Tuesday, December 27, 2011

I suck at being injured.

I’ve been running a long time (not at once—that would be a record). Though I had run for exercise a couple of summers earlier, I started running for good in January 1984 (not a New Year's resolution). I had no real idea what I was doing, which I think is part of the reason I stuck with it. So here I am starting my 29th year of running, and I’m injured.
You’d think after so long, I’d be better at this part. But being injured sucks, and I suck at it. I get frustrated, moody, depressed. I struggle to find some other physical output: I’m a junkie, and I know it.
I’ve been injured before. I’ve even had a couple of surgeries, something that I laughed at when I was in my 20s. Thank Jim Fixx, none of my injuries has been major (not even the surgeries—a little meniscus tearing after 20 years or so). This one won’t be either, I don’t think. My right calf, long a problem, is tight, and unlike general calf pain, this one is pin-pointed. It’s been persistent: September, October, now December—each time down for a week or two. The hardest part has been the recurring and non-traumatic nature of the injury.

Every injury has come with the attendant perspective battle: I don’t need to worry about the next race I’ve already signed up for (Harbison 50K), I don’t need to think I’ll be fat and out-of-shape by the time I heal. This running epidemic in my life has long been about, well, the long run. Often I’m asked what I’m training for, and sometimes I answer, “I want to run when I’m 80.” I’ll volunteer at Harbison, or run one loop of the two, or use the race to go a long way (it’s been a long time since I “raced” anyway). PRs don’t matter, right?
I repeat platitudes. I do more core workouts. I whine. I look in the mirror. I repeat platitudes.

Tuesday 12/20 5 miles on Cottonwood in new shoes, Montrail Rogue Racers, my third pair. My calf was a little tight, but nothing big.

Wednesday 12/21  2 miles on Cottonwood. A little ways on the trail, and the familiar pin-point pain in the right calf hit. Decided then to turn around and head home. I was pleased with what I saw as restraint.

Thursday 12/22 off

Friday 12/23 Planned a long-ish run at Croft, but backed out with my sore calf.

Required action 1: Reproduce the running blog post between "I repeat platitudes. I" and "saw as restraint.", inclusive.
Required action 2:
Answer each question from the running blog post.
(a) In what month and year did the writer start running for good?
(b) What race has the writer already signed up for?
(c) What shoes did the writer wear for the 5-mile run on Cottonwood?
Required action 3: List every day, with its date, that has an entry in the training log at the end of the running blog post.
None of the data that comes after the running blog post is needed.

Collected data:

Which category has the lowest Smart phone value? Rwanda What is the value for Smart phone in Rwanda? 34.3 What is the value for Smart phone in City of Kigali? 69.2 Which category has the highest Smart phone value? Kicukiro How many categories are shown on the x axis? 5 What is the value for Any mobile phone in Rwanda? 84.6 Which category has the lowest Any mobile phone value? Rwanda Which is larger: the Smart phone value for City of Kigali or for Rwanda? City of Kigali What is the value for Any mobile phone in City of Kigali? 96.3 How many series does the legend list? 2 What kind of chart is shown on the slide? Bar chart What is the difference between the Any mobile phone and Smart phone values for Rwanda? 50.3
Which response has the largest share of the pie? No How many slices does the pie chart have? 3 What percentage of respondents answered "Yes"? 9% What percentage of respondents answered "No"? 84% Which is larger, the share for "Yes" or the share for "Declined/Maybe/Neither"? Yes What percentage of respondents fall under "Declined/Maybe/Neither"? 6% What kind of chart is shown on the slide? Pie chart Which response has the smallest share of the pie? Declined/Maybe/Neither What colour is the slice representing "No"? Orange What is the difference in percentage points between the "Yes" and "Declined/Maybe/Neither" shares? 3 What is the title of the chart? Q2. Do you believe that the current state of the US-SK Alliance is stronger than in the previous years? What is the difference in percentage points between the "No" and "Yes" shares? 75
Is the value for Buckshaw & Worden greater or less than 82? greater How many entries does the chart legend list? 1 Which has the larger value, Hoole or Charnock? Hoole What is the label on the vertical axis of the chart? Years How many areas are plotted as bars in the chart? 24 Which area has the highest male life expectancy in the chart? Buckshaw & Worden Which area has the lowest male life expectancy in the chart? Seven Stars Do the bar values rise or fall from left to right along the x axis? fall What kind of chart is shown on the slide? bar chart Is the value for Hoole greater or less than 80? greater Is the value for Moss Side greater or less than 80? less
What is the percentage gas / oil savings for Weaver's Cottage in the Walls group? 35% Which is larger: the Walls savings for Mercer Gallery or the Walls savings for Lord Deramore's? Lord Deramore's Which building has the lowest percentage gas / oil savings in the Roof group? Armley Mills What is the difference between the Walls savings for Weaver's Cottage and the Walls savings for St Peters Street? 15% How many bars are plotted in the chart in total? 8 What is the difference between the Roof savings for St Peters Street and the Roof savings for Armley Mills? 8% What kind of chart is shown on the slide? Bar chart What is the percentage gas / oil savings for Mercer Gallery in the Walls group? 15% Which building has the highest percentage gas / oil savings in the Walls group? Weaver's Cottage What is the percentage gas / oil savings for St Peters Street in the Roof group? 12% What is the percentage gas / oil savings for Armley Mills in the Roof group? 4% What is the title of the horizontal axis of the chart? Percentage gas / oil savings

Answer space 1:
I repeat platitudes. I do more core workouts. I whine. I look in the mirror. I repeat platitudes.

Tuesday 12/20 5 miles on Cottonwood in new shoes, Montrail Rogue Racers, my third pair. My calf was a little tight, but nothing big.

Wednesday 12/21  2 miles on Cottonwood. A little ways on the trail, and the familiar pin-point pain in the right calf hit. Decided then to turn around and head home. I was pleased with what I saw as restraint.

Answer space 2:
(a) January 1984
(b) Harbison 50K
(c) Montrail Rogue Racers

Answer space 3:
Tuesday 12/20
Wednesday 12/21
Thursday 12/22
Friday 12/23